Top 3 Reasons to Consider a Debt Consolidation Loan
America is home to more than 20,000 banks, savings and loans associations, credit unions, and other financial institutions. With so many financial services available (i.e., cash loans, mortgages, home equity lines of credit, credit cards, etc.), it’s no wonder the average American is carrying an average debt load of close to $16,000.00. If you’re indeed one of these individuals, figuring out a financial management plan that works to jettison individual debt load, especially in a sluggish economy, can truly be a difficult task. Fortunately for the financial savvy, there are certain measures you can take to solve this overwhelming obstacle. Ever heard of debt consolidation loans? Debt consolidation loan are considered by many financial experts to be a viable option to drastically reduce your personal debt loads. Here are three reasons why:
#3 Avoiding Chapters’ 7 and 13 Bankruptcies
The important thing to remember is that no matter how dire your financial situation, there are options available to ameliorate your financial situation. Perhaps your debt load is well above $30,000 and you feel your only option at this point remains with bankruptcy. Although bankruptcy serves to officially wipe a debtor’s slate clean, studies have shown that people who file Chapters’ 7 & 13 bankruptcies are only slightly better off after the procedure than they were before.

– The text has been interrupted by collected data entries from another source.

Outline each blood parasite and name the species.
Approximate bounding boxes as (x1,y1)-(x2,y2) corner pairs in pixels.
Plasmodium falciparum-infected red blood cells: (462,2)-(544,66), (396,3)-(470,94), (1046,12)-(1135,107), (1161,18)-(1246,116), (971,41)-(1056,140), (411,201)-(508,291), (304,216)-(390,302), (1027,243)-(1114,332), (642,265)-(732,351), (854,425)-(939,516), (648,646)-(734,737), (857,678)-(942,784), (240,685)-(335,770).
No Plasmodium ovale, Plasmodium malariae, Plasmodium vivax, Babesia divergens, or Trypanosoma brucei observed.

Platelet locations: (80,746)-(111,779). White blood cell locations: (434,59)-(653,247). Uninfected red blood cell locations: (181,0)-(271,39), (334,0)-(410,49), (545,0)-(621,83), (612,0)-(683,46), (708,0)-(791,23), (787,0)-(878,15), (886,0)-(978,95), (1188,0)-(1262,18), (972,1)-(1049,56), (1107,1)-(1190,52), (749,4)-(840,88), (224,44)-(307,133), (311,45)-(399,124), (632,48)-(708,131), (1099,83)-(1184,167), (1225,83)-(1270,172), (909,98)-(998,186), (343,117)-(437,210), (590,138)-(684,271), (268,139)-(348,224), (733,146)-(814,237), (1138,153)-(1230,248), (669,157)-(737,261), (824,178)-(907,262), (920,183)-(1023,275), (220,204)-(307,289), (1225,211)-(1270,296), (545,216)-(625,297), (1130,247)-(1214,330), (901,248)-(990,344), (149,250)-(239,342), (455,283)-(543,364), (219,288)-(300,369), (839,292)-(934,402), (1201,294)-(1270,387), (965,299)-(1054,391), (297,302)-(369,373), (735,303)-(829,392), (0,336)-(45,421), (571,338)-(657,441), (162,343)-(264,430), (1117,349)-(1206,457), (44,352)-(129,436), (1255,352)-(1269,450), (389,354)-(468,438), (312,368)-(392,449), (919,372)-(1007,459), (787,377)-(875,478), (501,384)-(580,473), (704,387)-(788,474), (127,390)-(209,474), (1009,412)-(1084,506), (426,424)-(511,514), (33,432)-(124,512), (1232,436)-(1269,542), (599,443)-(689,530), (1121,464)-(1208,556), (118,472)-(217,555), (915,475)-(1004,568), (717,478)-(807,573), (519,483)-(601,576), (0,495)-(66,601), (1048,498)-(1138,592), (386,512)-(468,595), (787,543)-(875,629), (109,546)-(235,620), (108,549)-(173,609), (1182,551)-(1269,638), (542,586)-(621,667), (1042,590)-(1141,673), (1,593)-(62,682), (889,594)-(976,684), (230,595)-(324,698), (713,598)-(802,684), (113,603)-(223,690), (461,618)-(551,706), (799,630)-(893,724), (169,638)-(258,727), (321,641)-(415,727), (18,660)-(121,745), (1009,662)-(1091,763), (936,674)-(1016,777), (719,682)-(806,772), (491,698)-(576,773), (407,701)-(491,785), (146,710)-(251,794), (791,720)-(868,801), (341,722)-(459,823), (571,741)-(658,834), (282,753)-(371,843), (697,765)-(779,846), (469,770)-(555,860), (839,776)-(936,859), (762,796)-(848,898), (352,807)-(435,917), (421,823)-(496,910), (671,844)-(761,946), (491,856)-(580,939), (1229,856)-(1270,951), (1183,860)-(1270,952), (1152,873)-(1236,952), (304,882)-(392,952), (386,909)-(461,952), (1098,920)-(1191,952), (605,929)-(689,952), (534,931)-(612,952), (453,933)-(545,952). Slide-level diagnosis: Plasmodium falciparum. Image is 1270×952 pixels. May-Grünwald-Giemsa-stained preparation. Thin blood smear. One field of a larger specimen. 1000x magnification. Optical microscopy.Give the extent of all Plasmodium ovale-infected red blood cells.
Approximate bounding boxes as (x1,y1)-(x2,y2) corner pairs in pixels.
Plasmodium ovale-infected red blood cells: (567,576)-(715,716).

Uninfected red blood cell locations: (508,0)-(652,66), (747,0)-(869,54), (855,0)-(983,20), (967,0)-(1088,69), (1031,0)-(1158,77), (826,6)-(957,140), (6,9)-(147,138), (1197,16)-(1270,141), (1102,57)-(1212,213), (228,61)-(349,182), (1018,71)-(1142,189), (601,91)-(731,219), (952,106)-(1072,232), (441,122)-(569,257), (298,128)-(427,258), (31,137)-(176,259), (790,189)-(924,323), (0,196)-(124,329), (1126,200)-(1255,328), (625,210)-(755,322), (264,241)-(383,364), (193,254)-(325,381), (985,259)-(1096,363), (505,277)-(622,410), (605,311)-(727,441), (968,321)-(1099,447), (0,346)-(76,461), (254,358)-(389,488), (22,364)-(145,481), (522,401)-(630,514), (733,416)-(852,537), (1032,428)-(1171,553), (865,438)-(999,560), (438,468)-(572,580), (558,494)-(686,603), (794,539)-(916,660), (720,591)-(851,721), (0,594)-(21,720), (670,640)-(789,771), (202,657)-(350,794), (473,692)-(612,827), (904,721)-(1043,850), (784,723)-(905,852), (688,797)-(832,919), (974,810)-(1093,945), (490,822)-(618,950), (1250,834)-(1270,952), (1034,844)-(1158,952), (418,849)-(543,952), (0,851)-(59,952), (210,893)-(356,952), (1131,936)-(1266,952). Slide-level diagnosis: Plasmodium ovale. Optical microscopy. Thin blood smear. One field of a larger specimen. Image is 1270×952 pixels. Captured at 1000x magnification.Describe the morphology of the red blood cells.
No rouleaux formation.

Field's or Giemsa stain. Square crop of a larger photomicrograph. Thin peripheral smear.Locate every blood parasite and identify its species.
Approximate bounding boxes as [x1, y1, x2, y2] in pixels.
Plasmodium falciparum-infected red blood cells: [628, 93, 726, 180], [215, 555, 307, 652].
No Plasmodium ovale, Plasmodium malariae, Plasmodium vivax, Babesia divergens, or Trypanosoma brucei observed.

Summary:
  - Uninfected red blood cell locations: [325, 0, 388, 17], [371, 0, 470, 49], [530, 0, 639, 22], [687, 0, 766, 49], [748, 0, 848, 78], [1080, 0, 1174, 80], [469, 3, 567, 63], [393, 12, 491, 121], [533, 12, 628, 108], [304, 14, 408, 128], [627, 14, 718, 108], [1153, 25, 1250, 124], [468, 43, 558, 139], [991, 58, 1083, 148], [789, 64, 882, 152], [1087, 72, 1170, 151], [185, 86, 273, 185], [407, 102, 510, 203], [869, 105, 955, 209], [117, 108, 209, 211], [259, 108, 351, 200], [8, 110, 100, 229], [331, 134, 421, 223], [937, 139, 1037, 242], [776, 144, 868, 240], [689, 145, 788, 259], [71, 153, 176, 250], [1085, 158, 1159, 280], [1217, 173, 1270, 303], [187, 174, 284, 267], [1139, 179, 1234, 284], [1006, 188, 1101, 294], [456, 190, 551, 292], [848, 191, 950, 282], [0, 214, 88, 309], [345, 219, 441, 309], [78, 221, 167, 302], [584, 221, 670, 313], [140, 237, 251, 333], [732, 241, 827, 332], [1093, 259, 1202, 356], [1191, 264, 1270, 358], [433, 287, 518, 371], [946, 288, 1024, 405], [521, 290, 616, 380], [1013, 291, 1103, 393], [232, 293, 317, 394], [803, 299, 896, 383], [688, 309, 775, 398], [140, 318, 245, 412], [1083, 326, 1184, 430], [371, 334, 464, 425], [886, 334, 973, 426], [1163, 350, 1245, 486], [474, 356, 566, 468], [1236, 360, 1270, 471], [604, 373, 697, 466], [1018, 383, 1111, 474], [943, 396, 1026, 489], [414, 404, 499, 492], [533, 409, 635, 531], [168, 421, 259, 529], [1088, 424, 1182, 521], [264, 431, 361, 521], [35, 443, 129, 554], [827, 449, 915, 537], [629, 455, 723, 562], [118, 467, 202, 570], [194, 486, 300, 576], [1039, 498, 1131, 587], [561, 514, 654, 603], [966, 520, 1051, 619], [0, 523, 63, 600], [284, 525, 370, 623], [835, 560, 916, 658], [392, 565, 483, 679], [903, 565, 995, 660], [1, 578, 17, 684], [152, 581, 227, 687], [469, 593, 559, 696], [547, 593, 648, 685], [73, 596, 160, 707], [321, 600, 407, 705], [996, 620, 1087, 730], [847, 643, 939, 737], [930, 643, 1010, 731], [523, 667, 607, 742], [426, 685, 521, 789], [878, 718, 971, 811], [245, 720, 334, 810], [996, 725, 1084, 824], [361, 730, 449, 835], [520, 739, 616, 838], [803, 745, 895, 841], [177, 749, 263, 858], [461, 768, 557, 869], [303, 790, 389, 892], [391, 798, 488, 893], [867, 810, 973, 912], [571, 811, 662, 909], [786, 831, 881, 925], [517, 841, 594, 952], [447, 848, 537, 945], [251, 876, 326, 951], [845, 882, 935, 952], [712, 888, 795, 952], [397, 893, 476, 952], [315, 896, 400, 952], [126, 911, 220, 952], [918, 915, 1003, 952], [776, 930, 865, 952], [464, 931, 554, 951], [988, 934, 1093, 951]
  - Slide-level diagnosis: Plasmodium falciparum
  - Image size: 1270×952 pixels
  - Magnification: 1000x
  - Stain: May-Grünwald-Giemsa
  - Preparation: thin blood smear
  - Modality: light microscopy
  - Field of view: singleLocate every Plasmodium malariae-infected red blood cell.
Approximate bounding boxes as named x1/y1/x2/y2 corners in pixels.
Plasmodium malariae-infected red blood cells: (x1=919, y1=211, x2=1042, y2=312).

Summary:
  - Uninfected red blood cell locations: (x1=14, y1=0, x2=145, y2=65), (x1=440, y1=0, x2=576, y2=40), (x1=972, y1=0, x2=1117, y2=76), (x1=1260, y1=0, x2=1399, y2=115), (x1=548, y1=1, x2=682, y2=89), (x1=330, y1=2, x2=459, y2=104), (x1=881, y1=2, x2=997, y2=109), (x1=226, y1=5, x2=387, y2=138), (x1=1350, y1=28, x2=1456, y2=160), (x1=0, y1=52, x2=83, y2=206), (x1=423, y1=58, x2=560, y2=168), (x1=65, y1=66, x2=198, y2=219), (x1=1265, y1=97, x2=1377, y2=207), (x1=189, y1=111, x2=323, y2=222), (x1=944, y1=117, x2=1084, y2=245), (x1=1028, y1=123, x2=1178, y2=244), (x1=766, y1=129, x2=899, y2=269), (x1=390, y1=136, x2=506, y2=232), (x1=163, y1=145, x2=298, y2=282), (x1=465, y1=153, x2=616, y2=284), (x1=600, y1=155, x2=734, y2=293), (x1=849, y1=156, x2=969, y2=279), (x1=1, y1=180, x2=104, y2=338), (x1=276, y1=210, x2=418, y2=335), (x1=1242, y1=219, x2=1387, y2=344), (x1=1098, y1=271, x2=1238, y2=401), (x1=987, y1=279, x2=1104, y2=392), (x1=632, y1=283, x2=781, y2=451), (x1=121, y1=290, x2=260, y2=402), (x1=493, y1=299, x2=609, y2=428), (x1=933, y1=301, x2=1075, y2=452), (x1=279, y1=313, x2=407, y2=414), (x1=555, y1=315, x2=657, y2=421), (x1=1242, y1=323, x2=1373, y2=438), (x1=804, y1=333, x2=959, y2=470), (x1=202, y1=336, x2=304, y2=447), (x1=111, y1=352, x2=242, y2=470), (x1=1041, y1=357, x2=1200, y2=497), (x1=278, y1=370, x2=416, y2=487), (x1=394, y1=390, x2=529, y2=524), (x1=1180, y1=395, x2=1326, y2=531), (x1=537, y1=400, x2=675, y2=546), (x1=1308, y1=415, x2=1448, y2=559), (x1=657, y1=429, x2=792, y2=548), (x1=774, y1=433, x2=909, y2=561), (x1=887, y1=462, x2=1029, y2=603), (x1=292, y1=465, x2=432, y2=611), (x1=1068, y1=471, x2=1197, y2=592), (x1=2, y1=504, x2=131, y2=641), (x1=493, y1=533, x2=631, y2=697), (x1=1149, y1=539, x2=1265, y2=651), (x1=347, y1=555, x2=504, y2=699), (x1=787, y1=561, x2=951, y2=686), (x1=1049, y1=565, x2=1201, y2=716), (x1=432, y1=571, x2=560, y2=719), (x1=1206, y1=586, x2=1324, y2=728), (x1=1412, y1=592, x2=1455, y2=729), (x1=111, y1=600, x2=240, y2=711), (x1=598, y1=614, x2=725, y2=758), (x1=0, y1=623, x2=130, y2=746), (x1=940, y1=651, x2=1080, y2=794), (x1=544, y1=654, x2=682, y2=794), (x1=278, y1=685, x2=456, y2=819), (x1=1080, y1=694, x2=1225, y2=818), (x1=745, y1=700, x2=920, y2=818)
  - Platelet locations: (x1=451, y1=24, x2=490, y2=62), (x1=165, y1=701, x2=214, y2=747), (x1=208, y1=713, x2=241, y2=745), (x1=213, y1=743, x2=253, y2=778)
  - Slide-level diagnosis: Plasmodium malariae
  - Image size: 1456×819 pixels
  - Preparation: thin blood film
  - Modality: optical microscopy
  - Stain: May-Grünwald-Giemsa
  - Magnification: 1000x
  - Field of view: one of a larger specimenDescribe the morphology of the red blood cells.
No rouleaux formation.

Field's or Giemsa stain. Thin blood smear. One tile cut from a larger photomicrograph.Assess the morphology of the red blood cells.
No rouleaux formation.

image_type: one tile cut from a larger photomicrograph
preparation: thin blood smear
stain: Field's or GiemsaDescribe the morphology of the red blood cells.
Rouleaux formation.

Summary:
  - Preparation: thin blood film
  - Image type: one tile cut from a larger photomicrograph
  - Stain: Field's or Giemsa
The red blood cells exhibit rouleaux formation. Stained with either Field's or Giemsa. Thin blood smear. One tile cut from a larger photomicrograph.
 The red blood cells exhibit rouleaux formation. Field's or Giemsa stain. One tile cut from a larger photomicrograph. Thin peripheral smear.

In fact, many bankruptcies reaffirm debts, such as a car contracts, and are left with numerous bills to pay. Moreover, participating in a bankruptcy proceeding is a traumatic experience for both individuals and households, and thus shouldn’t be taken too lightly.
#2 Working with a Professional Consumer Credit Counseling Service
Consumer Credit Counseling Services (CCCS) are available in hundreds of communities nationwide. These nonprofit counseling service agencies are promoted by the American Financial Service Association, and are independently owned by different organizations. The primary mission of a CCCS counselor is to keep you out of bankruptcy court. They help accomplish this three ways: 1) By accumulating all of your information and analyzing your overall financial situation; 2) By contacting all of your creditors and requesting interest rate reductions; and 3) By placing you on what’s called a debt management plan (DMP). Even though your situation may appear desperate, even hopeless, credit counselors often find a way to rescue you.
#1 Getting Rid of Small “High Interest” Burdensome Debts
Just as the name implies, a consolidation loan is big loan that pays-off other smaller loans. Its aim is to avoid the collection of small debts and extend the time over which debts can be paid, thus reducing the amounts of regular payments. The benefits of such a loan far outweigh its negative effects, especially in regards to drastically lowering ones interest charges. For example, a consolidation loan from your credit union at 8 percent could pay off any loans that charge more than 8 percent and benefit the debtor. In this same vein, the annual percentage rates (APR) of certain credit cards can get as high as 29.99%.
It's important to mention that there's no financial remedy to what ails the average indebted American. Nonetheless, when you factor in the pros and cons of debt consolidation loans, the main benefits of having to make only one payment instead of many, appears to be a convenience many debtors shouldn’t easily pass up.